I’m a bit of an author groupie. I admit it. There’s nothing better than listening to an author talk about how and why s/he does what s/he does. So, last week, when I had the opportunity to go and listen to Colm Toibin, author of one of my favorite books, Brooklyn, I was ridiculously excited. When a friend offered a VIP ticket, I was dizzy!
First: his name. In the Australian Radio National interview, below, you’ll see he says something like ‘collum toe bean’. Those are terrible phonetics, but I think you get it.
Here are the main ideas I took away from the public discussion at City University here in Hong Kong. Please note that this represents how I understood what he said. It may not be exactly what he intended!
On mothers as characters:
As characters, mothers can get in the way. They replace indecision and they can be an obstacle in a son or daughter’s journey. He said that characters need to grow away from their parents to become themselves.
On the difference between fiction and theatre:
Fiction lends itself to a lack of communication in a way that theatre can’t.
He said someone once said that home is where the heart breaks. He said home is where you keep your CDs. When he arrives in the US (where he teaches part of the year), the next morning, he misses Ireland. He misses things he doesn’t even like, like Irish bread. Out of this, he creates a short story every year. He talked about how, as a child, his family in Wexford would travel to the coast every year. His mother made them swim even if it was raining. He didn’t like it – it was miserable, but later, living in Dublin, he missed those beach holidays. He built a house on the cliffs where they’d holidayed as children. It’s kind of miserable, but when he’s not there, and he thinks of it, he likes it. When he stays there, the morning after he arrives, he wishes he were back in Dublin. He reminded us of Thomas Wolfe’s take: You can never go home. Colm said home is a place of the soul. He knows it and it knows him. He said he can’t work with a character at home. He needs to take them out—they need the displacement.

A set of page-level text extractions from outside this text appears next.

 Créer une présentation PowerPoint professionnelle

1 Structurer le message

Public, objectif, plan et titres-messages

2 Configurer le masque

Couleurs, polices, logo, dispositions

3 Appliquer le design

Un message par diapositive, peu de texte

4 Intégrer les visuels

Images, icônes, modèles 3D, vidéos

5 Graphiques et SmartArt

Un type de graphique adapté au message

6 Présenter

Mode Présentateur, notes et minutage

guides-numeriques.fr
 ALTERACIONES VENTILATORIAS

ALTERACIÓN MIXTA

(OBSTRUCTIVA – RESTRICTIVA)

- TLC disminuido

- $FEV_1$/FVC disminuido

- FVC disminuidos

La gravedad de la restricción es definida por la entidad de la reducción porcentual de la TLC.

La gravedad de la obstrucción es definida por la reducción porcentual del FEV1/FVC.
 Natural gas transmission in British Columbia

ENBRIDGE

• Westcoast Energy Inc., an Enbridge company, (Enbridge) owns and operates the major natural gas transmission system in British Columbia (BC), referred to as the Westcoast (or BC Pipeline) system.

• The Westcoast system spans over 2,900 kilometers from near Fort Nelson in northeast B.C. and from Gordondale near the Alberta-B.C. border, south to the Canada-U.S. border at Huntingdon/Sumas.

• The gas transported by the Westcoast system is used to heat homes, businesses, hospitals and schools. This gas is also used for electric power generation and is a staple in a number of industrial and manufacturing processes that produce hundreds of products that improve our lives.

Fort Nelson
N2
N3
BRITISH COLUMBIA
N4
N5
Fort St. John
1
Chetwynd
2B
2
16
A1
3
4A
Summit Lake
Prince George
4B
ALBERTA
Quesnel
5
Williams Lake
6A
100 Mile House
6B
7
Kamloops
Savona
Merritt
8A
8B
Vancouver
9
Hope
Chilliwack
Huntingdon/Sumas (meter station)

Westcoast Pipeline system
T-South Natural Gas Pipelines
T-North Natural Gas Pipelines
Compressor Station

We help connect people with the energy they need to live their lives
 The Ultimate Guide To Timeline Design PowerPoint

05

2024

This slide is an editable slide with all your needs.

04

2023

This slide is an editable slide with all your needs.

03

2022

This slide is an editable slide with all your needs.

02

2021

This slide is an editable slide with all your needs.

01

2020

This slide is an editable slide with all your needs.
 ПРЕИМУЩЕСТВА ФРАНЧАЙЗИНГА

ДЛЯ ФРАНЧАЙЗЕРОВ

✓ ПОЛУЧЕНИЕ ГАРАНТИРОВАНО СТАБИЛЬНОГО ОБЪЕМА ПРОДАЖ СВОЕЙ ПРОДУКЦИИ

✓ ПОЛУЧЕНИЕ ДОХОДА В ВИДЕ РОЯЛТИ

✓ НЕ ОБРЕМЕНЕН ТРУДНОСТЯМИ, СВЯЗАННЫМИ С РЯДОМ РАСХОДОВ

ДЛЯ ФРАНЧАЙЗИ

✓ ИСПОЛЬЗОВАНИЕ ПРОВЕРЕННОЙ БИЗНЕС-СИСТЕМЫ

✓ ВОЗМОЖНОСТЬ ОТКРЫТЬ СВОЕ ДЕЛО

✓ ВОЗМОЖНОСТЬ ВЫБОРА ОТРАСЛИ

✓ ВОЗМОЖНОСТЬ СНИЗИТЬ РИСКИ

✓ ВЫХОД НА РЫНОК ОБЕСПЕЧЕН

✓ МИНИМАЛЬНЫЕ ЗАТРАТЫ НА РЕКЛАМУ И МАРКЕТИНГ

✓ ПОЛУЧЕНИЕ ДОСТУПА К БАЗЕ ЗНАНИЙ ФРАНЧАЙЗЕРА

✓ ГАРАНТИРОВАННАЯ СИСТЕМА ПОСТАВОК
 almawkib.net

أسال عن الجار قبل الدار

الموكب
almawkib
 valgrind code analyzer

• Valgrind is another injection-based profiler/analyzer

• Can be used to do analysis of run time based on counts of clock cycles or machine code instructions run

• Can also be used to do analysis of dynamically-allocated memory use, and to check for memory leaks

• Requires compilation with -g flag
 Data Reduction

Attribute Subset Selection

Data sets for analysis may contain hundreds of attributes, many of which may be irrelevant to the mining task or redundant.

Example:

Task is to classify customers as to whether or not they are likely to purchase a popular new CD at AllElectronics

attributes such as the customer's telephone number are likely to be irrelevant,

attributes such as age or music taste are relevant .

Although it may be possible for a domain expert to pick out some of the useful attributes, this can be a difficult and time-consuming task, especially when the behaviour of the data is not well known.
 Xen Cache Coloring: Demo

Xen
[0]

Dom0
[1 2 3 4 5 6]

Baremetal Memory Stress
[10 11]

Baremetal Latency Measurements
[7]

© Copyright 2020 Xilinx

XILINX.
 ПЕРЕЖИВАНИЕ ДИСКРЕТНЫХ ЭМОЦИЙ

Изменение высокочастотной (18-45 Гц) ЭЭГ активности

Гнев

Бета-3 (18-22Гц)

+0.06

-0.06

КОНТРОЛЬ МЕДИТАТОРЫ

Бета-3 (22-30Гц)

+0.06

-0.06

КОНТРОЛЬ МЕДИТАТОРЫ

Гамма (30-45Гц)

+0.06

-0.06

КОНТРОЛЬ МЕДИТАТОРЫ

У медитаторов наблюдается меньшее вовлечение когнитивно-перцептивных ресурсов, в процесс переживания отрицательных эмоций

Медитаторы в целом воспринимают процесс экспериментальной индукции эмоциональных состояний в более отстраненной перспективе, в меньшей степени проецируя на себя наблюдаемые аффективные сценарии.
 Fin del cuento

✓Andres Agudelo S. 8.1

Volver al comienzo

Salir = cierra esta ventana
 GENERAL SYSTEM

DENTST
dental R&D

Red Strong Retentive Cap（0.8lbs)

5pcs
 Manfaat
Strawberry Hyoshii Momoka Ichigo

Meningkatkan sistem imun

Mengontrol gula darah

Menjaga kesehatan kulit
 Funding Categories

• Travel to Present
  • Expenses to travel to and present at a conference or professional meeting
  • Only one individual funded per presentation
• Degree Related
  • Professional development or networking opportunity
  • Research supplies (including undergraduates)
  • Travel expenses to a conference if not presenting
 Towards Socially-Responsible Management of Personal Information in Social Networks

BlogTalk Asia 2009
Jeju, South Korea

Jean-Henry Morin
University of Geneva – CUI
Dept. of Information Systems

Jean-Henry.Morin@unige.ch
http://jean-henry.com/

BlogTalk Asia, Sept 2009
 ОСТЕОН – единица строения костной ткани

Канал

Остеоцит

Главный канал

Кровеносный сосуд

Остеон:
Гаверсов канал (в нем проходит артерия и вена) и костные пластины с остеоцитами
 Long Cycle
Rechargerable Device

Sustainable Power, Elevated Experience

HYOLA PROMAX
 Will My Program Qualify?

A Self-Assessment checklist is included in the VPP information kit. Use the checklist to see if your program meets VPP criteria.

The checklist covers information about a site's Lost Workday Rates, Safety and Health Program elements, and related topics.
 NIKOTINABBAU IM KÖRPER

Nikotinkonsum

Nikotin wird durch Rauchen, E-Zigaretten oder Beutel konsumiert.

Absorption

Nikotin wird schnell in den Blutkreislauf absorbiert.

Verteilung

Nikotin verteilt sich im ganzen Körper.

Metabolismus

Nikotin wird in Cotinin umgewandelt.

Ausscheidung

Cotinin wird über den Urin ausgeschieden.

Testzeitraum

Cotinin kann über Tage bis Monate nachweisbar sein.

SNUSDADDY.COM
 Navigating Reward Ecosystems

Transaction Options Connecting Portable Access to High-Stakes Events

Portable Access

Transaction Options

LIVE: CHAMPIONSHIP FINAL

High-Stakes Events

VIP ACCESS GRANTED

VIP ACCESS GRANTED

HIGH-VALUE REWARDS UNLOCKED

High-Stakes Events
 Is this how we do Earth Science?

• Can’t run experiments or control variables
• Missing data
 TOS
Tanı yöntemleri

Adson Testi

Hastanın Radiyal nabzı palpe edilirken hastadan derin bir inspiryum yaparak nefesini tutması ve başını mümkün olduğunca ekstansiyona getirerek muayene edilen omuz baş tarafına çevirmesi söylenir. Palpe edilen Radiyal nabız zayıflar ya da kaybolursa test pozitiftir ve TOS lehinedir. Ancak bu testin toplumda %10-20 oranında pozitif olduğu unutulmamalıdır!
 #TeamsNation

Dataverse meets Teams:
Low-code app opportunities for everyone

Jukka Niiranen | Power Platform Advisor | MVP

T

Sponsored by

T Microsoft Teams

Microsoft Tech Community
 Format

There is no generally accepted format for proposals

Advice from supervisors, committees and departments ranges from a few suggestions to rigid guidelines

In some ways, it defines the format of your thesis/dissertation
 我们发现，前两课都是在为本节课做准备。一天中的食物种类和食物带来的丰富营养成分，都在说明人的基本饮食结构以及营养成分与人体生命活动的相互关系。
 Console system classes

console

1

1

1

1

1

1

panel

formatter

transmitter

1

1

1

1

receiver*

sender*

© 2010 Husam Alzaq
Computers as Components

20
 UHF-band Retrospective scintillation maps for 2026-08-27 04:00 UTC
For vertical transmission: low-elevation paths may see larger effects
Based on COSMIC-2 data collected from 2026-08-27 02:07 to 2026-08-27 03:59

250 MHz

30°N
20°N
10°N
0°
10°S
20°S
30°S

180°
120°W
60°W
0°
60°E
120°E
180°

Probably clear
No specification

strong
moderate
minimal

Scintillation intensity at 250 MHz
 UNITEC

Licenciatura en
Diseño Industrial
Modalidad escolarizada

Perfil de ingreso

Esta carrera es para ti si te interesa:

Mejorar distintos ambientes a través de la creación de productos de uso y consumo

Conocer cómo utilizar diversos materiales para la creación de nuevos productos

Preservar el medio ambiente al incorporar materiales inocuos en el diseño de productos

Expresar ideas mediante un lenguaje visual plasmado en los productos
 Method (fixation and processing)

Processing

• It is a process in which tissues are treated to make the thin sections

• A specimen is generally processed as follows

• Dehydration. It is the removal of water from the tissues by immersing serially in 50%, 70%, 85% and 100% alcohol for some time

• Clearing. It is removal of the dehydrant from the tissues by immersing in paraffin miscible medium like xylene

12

On writing female characters:
He said men often don’t talk about important things. Women worry about things. They’re more interesting to write because everything is a decision.
On writing what’s in the shadows:
Rather than write about the new marriage in Pride and Prejudice, he’d be interested in what happens five years later. He said love is of no use to a novelist. He wants to know what it’s like on a Monday. He’s interested in broken things and shadows—they’re much more interesting. (This was my favorite part.)
On writing a novel:
The idea of imagining others is a terribly important skill—desperately important. An idea’s not enough to write a novel. The characters have to move into a rhythm. The piece has to move of its own accord. It becomes something that matters. Take the first idea or paragraph as a gift and then work hard.
You must tell a story that you should not tell, must not tell. Break the rules. Open things up for people. Use parts of yourself that everyone else keeps secret. Reveal yourself. Our calling is a very serious one. Writing is rewriting and reading.
On writing the end to a novel:
It can’t be planned in too much detail. If you have an image of what the end has to look like, you’re condemning it. You need a looseness in your character development. See where it takes you. Don’t force the structure. The ending has to be organic rather than deliberate. He likes to find a way to vaguely establish some kind of future for the character—a door slightly open. You need an honest friend to read your ending. He said there’s no good ending for a book.
On his writing practice:
He said excuses are rubbish. In Barcelona, he went back to writing longhand. He said that even if you have to work in a windowless room, get down and do it. Reward yourself as necessary— for instance, with chocolate or checking email. We fight a constant battle against laziness and excuses. You can always find an hour in the day. There’s only one way to work. It’s to work.
I love the idea of writing what’s in the shadows. You can really feel that in Brooklyn. I felt often, while I was reading it, that the story was actually happening between the words. You understand so much that is not said. He’s really a great writer.